Lack of parentheses visually distinguishes builtins from subroutine calls
Hm. Apart from the fact I don't need to use the addition or omission of parens to distinguish between built-ins and not; because in common with most (not all; but most), programmers I use a syntax highlighting editor that is capable of doing that for me.
That distinction is wholly artificial.
For starters, there are some places where the parens are not avoidable without jumping through contorted hoops that would completely negate any benefit of their omission. Eg.
print '(' . join( ',', @things ) . ')'; ## (1,2,3,4,5,6,7,8,9,10)
print '(' . join ',', @things . ')';; ## (10) Whoops!
print '(', join ',', @things, ')';; ## ( 1,2,3,4,5,6,7,8,9,10,) Doub
+le whoops!
It also presupposes that everyone will always use, often redundant, parens on every non-built-in.
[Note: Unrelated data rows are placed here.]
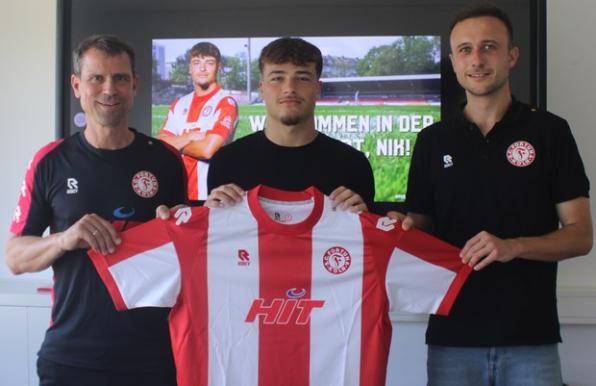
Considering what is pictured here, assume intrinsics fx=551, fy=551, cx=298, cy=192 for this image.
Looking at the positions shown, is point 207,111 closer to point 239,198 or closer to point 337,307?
point 239,198

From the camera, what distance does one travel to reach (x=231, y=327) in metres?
1.52

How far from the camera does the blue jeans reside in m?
1.57

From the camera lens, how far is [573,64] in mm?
2525

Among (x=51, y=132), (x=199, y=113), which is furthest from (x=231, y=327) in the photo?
(x=51, y=132)

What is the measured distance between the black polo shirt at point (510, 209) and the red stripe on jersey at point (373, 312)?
0.76 ft

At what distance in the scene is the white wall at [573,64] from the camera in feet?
8.26

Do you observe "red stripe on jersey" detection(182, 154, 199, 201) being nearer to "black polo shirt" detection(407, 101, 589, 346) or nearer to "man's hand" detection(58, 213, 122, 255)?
"man's hand" detection(58, 213, 122, 255)

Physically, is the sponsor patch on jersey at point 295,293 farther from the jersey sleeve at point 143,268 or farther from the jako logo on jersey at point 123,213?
the jako logo on jersey at point 123,213

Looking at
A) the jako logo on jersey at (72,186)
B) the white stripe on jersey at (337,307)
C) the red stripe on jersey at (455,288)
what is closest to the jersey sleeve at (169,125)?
the jako logo on jersey at (72,186)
And then the definition of what is a built-in and what is not gets blurred when you start using (for example),
And at least one of those, behaves quite differently to the built-in in many circumstances, if used without parens.
Also, I realise you're only paraphrasing, so the fault, (if there is one,) may be yours not the books, but aren't those first two "reasons" actually just one? Ie. Enhanced readability by reducing clutter. or By reducing clutter it enhances readability.
I greatly prefer, and practice religiously, the "low clutter style" of Perl coding, and I think that the results are self-demonstrable. I don't see any additional benefit from overselling them with justifictions.